Is the world slowly coming out of hibernation?
I hibernated my way through January, pretending it was a normal year and that staying in was just a normal reaction to overdoing things in the festive season – but now it’s a different matter altogether, because it’s time for celebration.
For a start it’s my wedding anniversary. Usually the Nearly-Beloved is instructed to take a day off work and, after a leisurely breakfast and exchange of gifts, we head to the cinema, have a late pub lunch and maybe a bit of retail therapy. Then we go home, dress up and hit a fancy eatery for a five-star meal.
This year, however, is rather different. “What do you mean, the Amazon package hasn’t arrived in time?” I snarl as I’m handed a wilted bouquet, hurriedly acquired from the local garage.
And although the country walk the Nearly-Beloved has planned for me is very scenic, his picnic of squashed ham sandwiches and a can of lager while sheltering under a tree from a downpour is not what I’d dreamed of.
When we return four hours later I do not have the energy to cook a romantic meal, so it’s either my signature corned beef hash or a takeaway curry.
I am still feeling the effects of the vindaloo several days later, but at least I can put my lack of sleep down to indigestion rather than the usual lockdown anxiety.

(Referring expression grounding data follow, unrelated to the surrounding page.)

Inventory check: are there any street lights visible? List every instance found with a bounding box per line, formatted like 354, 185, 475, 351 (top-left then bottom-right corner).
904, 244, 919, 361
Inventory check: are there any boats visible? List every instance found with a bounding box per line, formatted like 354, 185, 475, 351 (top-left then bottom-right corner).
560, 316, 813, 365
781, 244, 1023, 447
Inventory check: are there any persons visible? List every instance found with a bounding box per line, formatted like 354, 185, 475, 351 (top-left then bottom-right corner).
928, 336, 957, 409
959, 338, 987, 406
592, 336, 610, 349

Just as well, I am awake when all hell lets loose. Huge bangs reverberate in every direction. Are we under attack? What the heck is going on? I shake my snoring hubby back to consciousness to check the SAS are not about to break down the door.
“It’s fireworks,” he mutters. “Who on earth is setting them off at midnight?”

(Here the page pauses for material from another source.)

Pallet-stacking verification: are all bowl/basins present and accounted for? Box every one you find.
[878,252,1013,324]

As he closes his eyes on the spectacle, I stand mesmerised by the window. A whole rainbow of colours fills the night sky, filling me with a sense of wonder and excitement.
Then I have a moment of clarity. Of course, it is Chinese New Year.
Normally there would be a bit of a run up to it, dragons parading around the town centre, the chance to watch some traditional dancing and acrobatics in a show at the City Hall, while the Chinese restaurants would be booked up well in advance.
Still, at least the local community is seeing off the most-unpopular-in-history Year of the Rat and welcoming in the Ox. Apparently, it is a year that embodies patience – a ‘reap-what-you-sow’ kind of beast.
Maybe the government’s more careful approach to easing restrictions is in keeping with the Ox’s slow, steady energy. If we can just hold faith for a little longer, the unprecedented changes that the Rat year brought us might yet yield positive new beginnings.
Next up is Valentine’s Day. And surprisingly, without its normal commercial hype, it turns out to be quite enjoyable.
No pressure to eat out and spend a fortune on forced romance. Instead, we settle down in front of the TV in comfy lounge pants that expand to accommodate a delicious but reasonably-priced supermarket meal deal.
Grunting Teen might not have fully embraced this particular occasion. “I know it’s from you, mum,” he says, rolling his eyes when a mysterious card appears for him. Still, it doesn’t stop him from snaffling his chocolate heart and most of mine too.
But he is certainly keen to celebrate the next important date – Pancake Day. With strawberry sauce, ice cream, maple syrup and a squirt of synthetically sweet cream, the sugar rush alone makes the world seem a happier place.
And the change in the weather is also making a difference to our mood. Icy January and freezing February had their benefits, a magical illusion that we were snowed in rather than locked down but now there’s a breath of spring in the air.
Snowdrops and crocuses are poking their heads above the ground. Exercising with a friend is more about leisure and less about survival. And there is a hint of sunshine mixed in with the showers.
Even the nightly news is starting to have a celebratory feel to it as Covid cases fall and vaccinations rise.
There may still be some way to go but could it be that the world is slowly coming out of its long hibernation?